His daughter Natalie testifies as follows:“[A neighbor] mentioned to mom that she didn’t have Pampers for her baby and mom went right out and bought her some even though she was a single mom herself and raising six kids. That's how she was. She shared everything she had. And she always stuck up for people who couldn't help themselves. (A neighbor told my mom she didn't have any diapers for her baby, and my mom immediately went to buy some for her, even though she herself was a single mother raising six children. It's like that's who she was. She shared everything she had. And she always fought for those who couldn't fight back).
The largest class action lawsuit in Canadian history
As time passes, Nora Bernard does not forget what she and her family went through at residential school, nor the hardships faced by her people. By dint of mistreatment and spoliation, former students often experience problems of poverty, alcohol, drugs, violence, suicide. Among other responsibilities and commitments, Nora created and chaired an association dedicated to the victims of the Shubenacadie residential school. She meets the victims, brings them together to encourage them to break the silence, collects their testimonies. She wants to do them justice. Nora quickly considered legal action but, in 1990, no law firm agreed to take on the case. It was not until 1996 that she managed to convince lawyer John McKiggan to represent the victims of the Shubenacadie residential school in their complaint against the federal government.

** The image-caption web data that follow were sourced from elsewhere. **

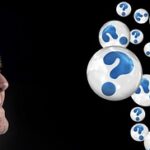 Menghadapi Problematika Hidup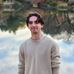 Bryn Phillips - Facebook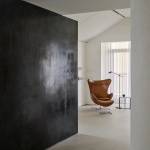 Curio by WATERFROM DESIGN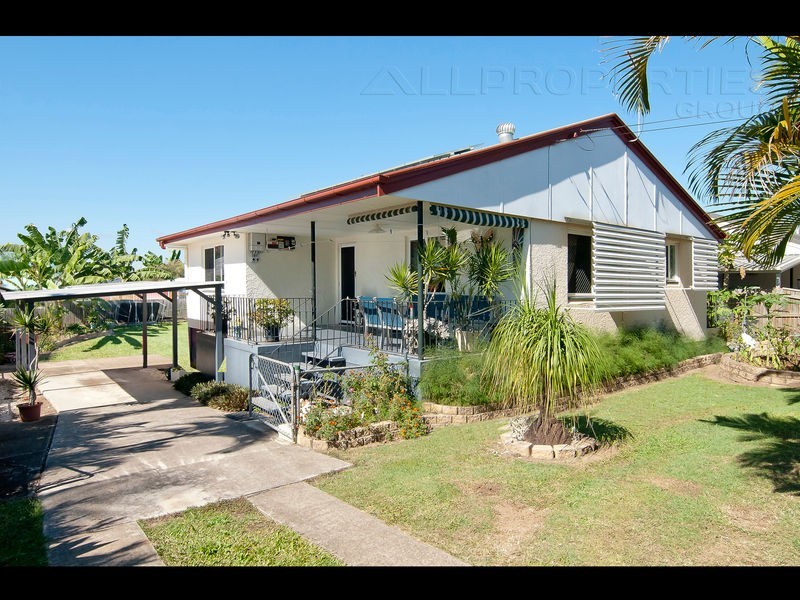 90 Rosella St, Inala QLD 4077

When the complaint becomes public knowledge, it quickly snowballs. Throughout the country, associations of victims of other residential schools are launching similar actions. In Canada, 150,000 children – about 10% of Mi'kmaq children and 30% of Indigenous children – went through one of 139 residential schools, the last of which did not close until 1996. These complaints eventually coalesce into one, which becomes the largest class action lawsuit in Canadian history. In 2006, the Indian Residential Schools Settlement Agreement (the Residential Schools Agreement) acknowledges the harm done to Indigenous communities and awards two billion dollars in compensation to approximately 79,000 victims:an average compensation of $25,000 for each former student, rising up to $250,000 for those who can prove physical or sexual abuse. This is the largest settlement following a class action lawsuit in Canada.

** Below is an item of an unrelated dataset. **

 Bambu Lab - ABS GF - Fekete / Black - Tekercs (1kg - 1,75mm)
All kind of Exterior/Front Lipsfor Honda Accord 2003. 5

In December 2007, Nora receives her compensation, which amounts to 14,000 dollars. Although the Indian Act was repealed in 1985, she did not regain her place within the community and the reserve until March 2007. A few days after Christmas, Nora Bernard was found murdered at her home, at the age of seventy-two. His grandson, James Gload, will later be convicted for this murder; at the time of the crime, he was under the influence of several drugs.